Maternal and child health (MCH) handbooks are comprehensive home-based booklets designed to integrate MCH records. Although empirical evidence suggests the handbooks are more effective than current card-type records, this has not been scientifically demonstrated. The objectives of this study were to evaluate the impact of the MCH handbook on maternal knowledge and behaviour as measured by antenatal care (ANC) attendance, delivery with skilled birth attendants (SBAs) and delivery at a health facility. The Cambodian version of the MCH handbook was developed and introduced in two health centres, and two other health centres served as controls. Pre-intervention and post-intervention surveys were conducted with 320 women from the intervention areas and 320 women from the control areas who had given birth within 1 year before the survey. We evaluated the impact of the handbook by using difference-in-differences (DID) analysis and calculated adjusted odds ratios for pre-post changes in key indicators by using logistic regression. In addition, we interviewed multiparous women, health staff and health volunteers to assess the acceptance and cultural appropriateness of the handbook. Content analysis was performed with the English-translated transcriptions. The DID analyses revealed that all key indicators increased in the intervention group against counterfactual assumptions. The intervention also increased maternal knowledge of all topics addressed except for the risk of severe bleeding after delivery; this may be attributable to the influence of cultural belief. Logistic regression showed that the intervention increased ANC attendance, delivery with SBAs and delivery at a health facility, even after adjusting for maternal age, education and economic conditions. The qualitative data indicated that the handbook was well received and culturally appropriate. Thus, the MCH handbook is a reasonable and superior alternative to current card-type maternal records.

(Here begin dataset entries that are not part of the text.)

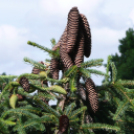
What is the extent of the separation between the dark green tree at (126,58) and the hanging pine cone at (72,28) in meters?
7.40

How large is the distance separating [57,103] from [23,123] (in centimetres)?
26

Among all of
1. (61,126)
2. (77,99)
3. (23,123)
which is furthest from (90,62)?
(23,123)

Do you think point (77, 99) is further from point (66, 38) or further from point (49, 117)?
point (66, 38)

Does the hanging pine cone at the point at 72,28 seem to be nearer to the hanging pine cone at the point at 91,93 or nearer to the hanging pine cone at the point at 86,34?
the hanging pine cone at the point at 86,34

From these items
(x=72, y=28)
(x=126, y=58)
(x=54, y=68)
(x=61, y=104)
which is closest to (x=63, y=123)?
(x=61, y=104)

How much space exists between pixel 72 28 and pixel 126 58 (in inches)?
323

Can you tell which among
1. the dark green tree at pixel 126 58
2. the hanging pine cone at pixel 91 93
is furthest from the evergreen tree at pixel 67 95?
the dark green tree at pixel 126 58

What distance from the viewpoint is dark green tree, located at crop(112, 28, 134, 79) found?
869 centimetres

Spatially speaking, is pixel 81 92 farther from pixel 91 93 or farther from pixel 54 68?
pixel 54 68

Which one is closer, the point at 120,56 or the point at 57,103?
the point at 57,103

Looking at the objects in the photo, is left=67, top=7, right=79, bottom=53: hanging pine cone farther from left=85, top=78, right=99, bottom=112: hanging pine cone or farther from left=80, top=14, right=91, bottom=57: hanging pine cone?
left=85, top=78, right=99, bottom=112: hanging pine cone

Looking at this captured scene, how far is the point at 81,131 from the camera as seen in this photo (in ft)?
4.44

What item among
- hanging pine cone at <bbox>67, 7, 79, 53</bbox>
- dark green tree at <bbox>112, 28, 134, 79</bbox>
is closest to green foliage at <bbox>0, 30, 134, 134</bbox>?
hanging pine cone at <bbox>67, 7, 79, 53</bbox>

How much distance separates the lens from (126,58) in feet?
30.7
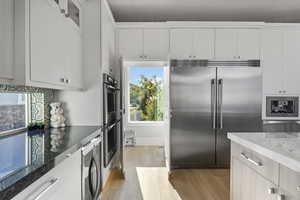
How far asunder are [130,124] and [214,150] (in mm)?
2539

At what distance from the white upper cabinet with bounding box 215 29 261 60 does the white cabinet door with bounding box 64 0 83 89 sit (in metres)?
2.35

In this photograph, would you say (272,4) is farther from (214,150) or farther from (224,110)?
(214,150)

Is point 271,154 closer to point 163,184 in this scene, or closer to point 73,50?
point 73,50

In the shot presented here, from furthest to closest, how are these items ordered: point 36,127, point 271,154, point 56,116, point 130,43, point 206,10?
point 130,43 → point 206,10 → point 56,116 → point 36,127 → point 271,154

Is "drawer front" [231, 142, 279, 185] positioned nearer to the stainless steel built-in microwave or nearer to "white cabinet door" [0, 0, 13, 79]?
"white cabinet door" [0, 0, 13, 79]

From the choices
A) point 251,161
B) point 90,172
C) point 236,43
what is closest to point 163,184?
point 90,172

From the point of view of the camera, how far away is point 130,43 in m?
4.04

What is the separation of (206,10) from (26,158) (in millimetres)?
3463

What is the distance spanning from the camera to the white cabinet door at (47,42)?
164 centimetres

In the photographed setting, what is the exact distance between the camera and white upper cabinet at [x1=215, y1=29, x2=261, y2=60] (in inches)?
159

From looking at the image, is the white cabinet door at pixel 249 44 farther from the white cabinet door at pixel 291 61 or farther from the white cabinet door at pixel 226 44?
the white cabinet door at pixel 291 61

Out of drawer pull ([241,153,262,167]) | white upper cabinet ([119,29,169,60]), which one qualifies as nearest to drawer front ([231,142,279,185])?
drawer pull ([241,153,262,167])

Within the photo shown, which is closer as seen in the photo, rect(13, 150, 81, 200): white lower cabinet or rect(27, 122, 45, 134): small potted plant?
rect(13, 150, 81, 200): white lower cabinet

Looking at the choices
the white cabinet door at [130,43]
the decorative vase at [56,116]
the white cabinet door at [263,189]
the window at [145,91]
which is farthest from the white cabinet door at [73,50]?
the window at [145,91]
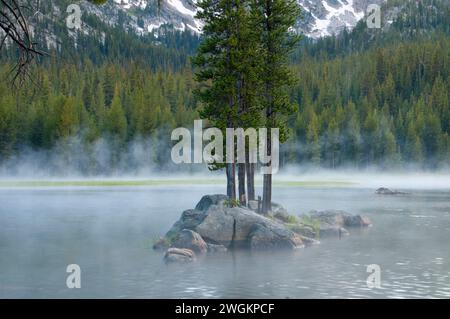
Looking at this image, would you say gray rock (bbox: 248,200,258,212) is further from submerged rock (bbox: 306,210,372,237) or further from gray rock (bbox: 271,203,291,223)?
submerged rock (bbox: 306,210,372,237)

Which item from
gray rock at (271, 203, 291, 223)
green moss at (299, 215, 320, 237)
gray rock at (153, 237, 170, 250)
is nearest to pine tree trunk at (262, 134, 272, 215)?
gray rock at (271, 203, 291, 223)

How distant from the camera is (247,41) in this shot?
37.1 m

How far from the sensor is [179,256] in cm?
2695

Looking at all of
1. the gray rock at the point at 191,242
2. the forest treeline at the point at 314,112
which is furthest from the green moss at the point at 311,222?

母婴健康手册是用于整合母婴健康记录的综合性家庭手册。尽管实证证据表明这些手册比目前的卡片式记录更有效,但尚未得到科学验证。本研究的目的是评估母婴健康手册对孕产妇知识和行为的影响,这些影响通过产前检查(ANC)的参与情况、由熟练接生员(SBA)接生以及在医疗机构分娩来衡量。柬埔寨版的母婴健康手册已编制完成并在两个健康中心推行,另外两个健康中心作为对照。对干预地区的320名妇女和对照地区的320名妇女进行了干预前和干预后的调查,这些妇女在调查前1年内分娩。我们使用差分法(DID)分析评估手册的影响,并通过逻辑回归计算关键指标干预前后变化的调整比值比。此外,我们采访了经产妇、卫生工作人员和健康志愿者,以评估手册的可接受性和文化适宜性。对英文翻译的文字记录进行了内容分析。DID分析显示,与反事实假设相比,干预组的所有关键指标都有所增加。该干预措施还增加了孕产妇对除产后严重出血风险之外所有涉及主题的知识;这可能归因于文化信仰的影响。逻辑回归表明,即使在对孕产妇年龄、教育程度和经济状况进行调整之后,该干预措施仍增加了产前检查的参与情况、由熟练接生员接生以及在医疗机构分娩的比例。定性数据表明,该手册受到好评且符合文化习俗。因此,母婴健康手册是目前卡片式孕产妇记录的合理且更优的替代方案。